Motility is critical to the function of the immune system. T lymphocytes communicate with antigen presenting cells through the binding of T-cell receptors to antigens held in major histocompatibility complexes. The success of cellular immunotherapies such as chimeric antigen receptor T-cells (CAR T-cells) requires direct binding of CAR T-cells to cancer cells expressing neo-antigens. Molecular contact is achieved when immune cells find their targets through motility. Immune cells are weakly adherent, fast moving migratory cells. We describe our efforts to categorize the mechanics of immune cell motility across many different immune cells, including T-cells, neutrophils, macrophages, and dendritic cells. We find that despite descending from a common progenitor, the hematopoietic stem cell, each of these cells achieve active motion in unique spatial and temporal patterns and exert forces of different magnitudes.

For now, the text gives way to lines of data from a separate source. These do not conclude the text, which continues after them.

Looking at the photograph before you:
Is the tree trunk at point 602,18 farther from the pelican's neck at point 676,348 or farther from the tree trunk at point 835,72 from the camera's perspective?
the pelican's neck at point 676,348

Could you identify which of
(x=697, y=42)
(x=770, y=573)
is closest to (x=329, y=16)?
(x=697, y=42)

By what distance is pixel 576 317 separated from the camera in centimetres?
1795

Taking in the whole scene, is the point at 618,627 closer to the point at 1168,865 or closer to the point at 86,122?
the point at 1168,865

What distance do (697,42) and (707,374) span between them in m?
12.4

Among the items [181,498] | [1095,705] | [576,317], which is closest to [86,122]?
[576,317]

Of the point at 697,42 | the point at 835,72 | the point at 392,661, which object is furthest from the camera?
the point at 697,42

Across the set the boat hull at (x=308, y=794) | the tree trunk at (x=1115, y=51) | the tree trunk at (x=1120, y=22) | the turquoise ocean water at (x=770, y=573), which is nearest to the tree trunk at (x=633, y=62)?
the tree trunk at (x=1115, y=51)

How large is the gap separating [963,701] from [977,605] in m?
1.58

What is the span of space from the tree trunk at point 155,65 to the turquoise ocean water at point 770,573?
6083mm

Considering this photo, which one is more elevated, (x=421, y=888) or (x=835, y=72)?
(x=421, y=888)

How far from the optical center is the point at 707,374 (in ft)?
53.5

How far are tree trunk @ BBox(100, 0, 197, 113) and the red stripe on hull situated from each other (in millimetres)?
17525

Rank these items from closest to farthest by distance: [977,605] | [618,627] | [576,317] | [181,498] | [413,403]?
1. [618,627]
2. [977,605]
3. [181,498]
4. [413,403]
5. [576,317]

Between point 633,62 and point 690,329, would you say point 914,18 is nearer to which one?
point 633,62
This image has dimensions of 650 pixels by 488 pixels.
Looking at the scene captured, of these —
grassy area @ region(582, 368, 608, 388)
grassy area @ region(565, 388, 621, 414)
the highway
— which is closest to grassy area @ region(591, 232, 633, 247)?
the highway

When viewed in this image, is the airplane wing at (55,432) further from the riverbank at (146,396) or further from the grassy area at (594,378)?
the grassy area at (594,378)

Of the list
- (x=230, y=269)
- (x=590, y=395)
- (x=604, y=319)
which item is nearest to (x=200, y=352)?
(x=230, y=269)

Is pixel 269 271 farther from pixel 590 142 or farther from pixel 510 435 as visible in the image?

We also consider the fascinating phenomenon of upstream migration of immune cells. During diapedesis, immune cells arrest and migrate on the apical surface of endothelium before transmigrating into tissues. Endothelial cells express intracellular adhesion molecule-1 (ICAM-1), and immune cells express its receptor, lymphocyte functioning antigen-1 (LFA-1). Under flow, LFA-1/ICAM-1 binding leads to upstream migration, in which cells counter the applied force and then exert additional traction stresses to propel themselves against the direction of flow. We hypothesize that upstream migration results from catch binding of LFA-1/ICAM-1, in combination with outside-in signaling through LFA-1. Using CRISPR-Cas9 deletions, we have identified key intracellular signaling molecules downstream of LFA-1 that are critical for upstream migration; their deletion reverses phenotype. Furthermore, using traction force microscopy, we have now for the first time measured that cells exert forces an order of magnitude larger when migrating upstream than they exert moving randomly. We are now examining how intracellular players affect traction stresses through an ever-widening CRISPR molecular screen.